# Mini Husky Adoption



## Dogs DB (Sep 14, 2018)

I want to adopt a mini Husky. Can some one tell me where to adopt ?
Rescue center or puppy mill (buy).


----------



## Teddy-dog (Nov 2, 2017)

Well obviously not a puppy mill.......

I’ve never heard of a mini husky, I don’t think there’s any such thing so I’d be very weary of buying any dog that has a ‘mini’ status as it’s not a proper breed and most likely not very well bred at all.

Why not go to a rescue and have a chat with them and see if they can match you to a dog.


----------



## Rafa (Jun 18, 2012)

There is no such thing as a Miniature Husky.


----------



## Lurcherlad (Jan 5, 2013)

Given they are naturally a fairly large dog, anything “mini” will be badly bred. 

These “designer” dogs are produced by putting 2 runts/disabled dogs together and hoping they produce more. Absolutely unethical and definitely cruel! 

The only reason people breed these animals is because there are enough idiots who will pay silly money to have one - with no consideration for the animal.

If you really want a dog, go along to your local rescue or seek out a reputable breeder.

Make sure too you understand the particular traits and needs of a Husky. They are not for everyone and can be challenging. It is important you are able to provide the right environment for them.

The reason why there are so many in rescue


----------



## sighthounds (Sep 4, 2018)

The closest thing to a 'mini husky' is an Alaskan Klee Kai. Please do plenty of research and never buy from puppy mills.


----------



## Rebecca273ggdtc (Jun 18, 2018)

Teddy-dog said:


> Well obviously not a puppy mill.......
> 
> I've never heard of a mini husky, I don't think there's any such thing so I'd be very weary of buying any dog that has a 'mini' status as it's not a proper breed and most likely not very well bred at all.
> 
> Why not go to a rescue and have a chat with them and see if they can match you to a dog.

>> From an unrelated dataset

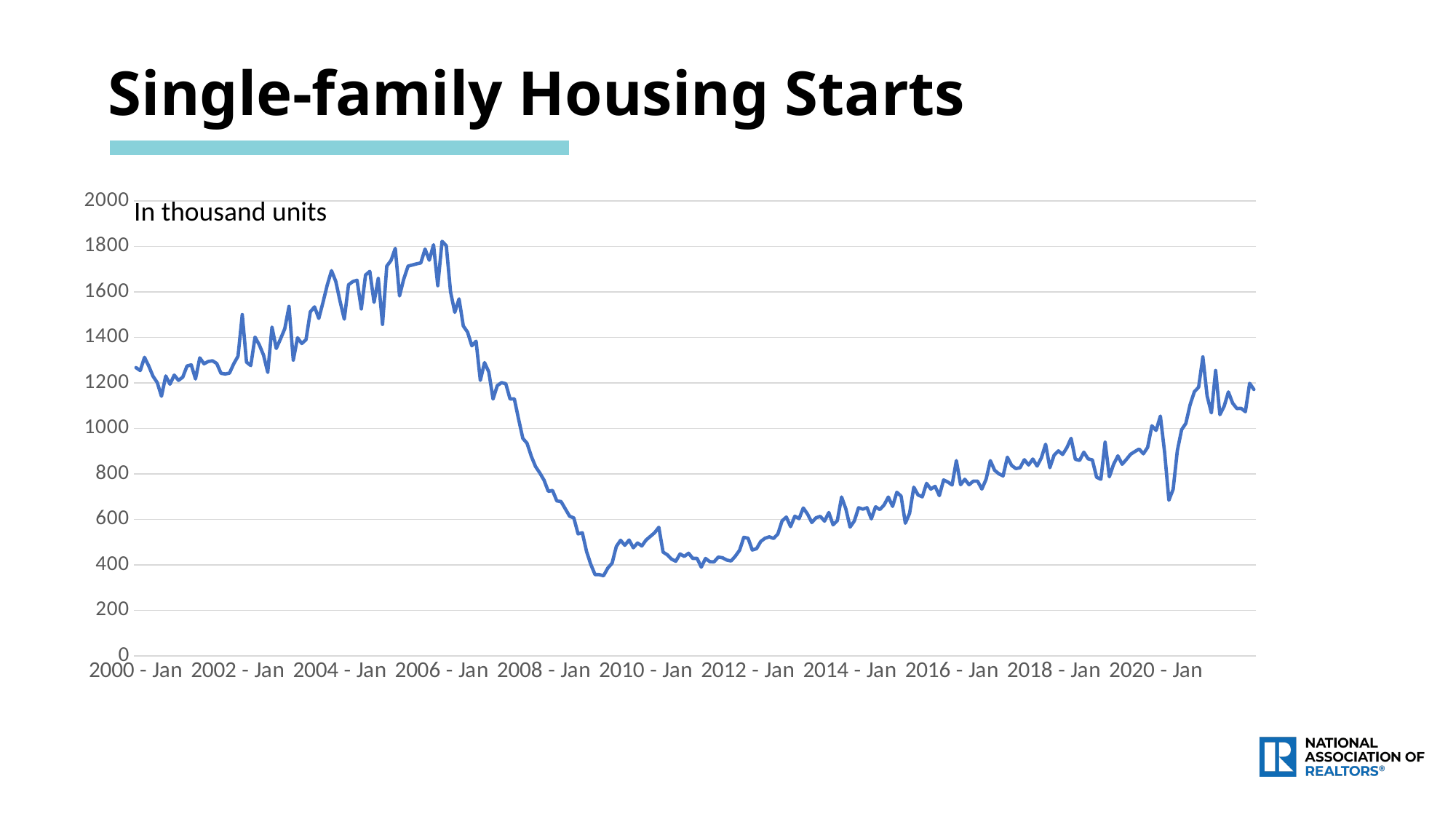
Is the value at 2016 - Jan greater or less than 1000? less What is the title of the chart? Single-family Housing Starts Does the line generally rise or fall between 2012 - Jan and 2020 - Jan? rise Does the line rise or fall between 2006 - Jan and 2010 - Jan? fall In what units are the values on the chart expressed? In thousand units Is the value at 2012 - Jan greater or less than 600? less What type of chart is shown on the slide? line chart Is the value at 2000 - Jan greater or less than 1000? greater Is the value at 2000 - Jan larger or smaller than the value at 2010 - Jan? larger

They are called Pomskies very small husky's. Sad eh


----------



## Rafa (Jun 18, 2012)

A Pomsky is a Pomeranian/Husky Cross.


----------



## Burrowzig (Feb 18, 2009)

Rafa said:


> A Pomsky is a Pomeranian/Husky Cross.


Sounds like a nightmare of a dog - yapping constantly as it disappears over the horizon.
What a shame people are motivated to get dogs based on their looks, rather than breed characteristics.


----------



## bunnygeek (Jul 24, 2018)

Burrowzig said:


> Sounds like a nightmare of a dog - yapping constantly as it disappears over the horizon.
> What a shame people are motivated to get dogs based on their looks, rather than breed characteristics.


Seen a few come through rescues in the last year or so, for a range of reasons and with a range of looks. They don't all end up with a Husky markings! Some just look like a regular Spitz. Pomskys just seem like a poor man's Klee Kai or other proper Spitz breeds. Puppy farmers trying to cash in on a Klee Kai's looks without the wait time or price.

I remember there was a "Pomsky puppy" picture circulating for ages that was actually a Finnish Lapphund puppy.

Ah found it, here:


----------



## bunnygeek (Jul 24, 2018)

Oo look what I found on the hunt for that picture. Interestingly it does still mention this "Mini Husky" so I did some reading, it seems to be a bit of an American thing I think and they've only been around since the 1990s. Selectively breeding them smaller and smaller. I guess that's also how we ended up things like Mini Dachshund and Toy Poodle. Origin story here.


----------



## kimthecat (Aug 11, 2009)

ha ! I want the Teddy bear dog!


----------



## lorilu (Sep 6, 2009)

I hate people


----------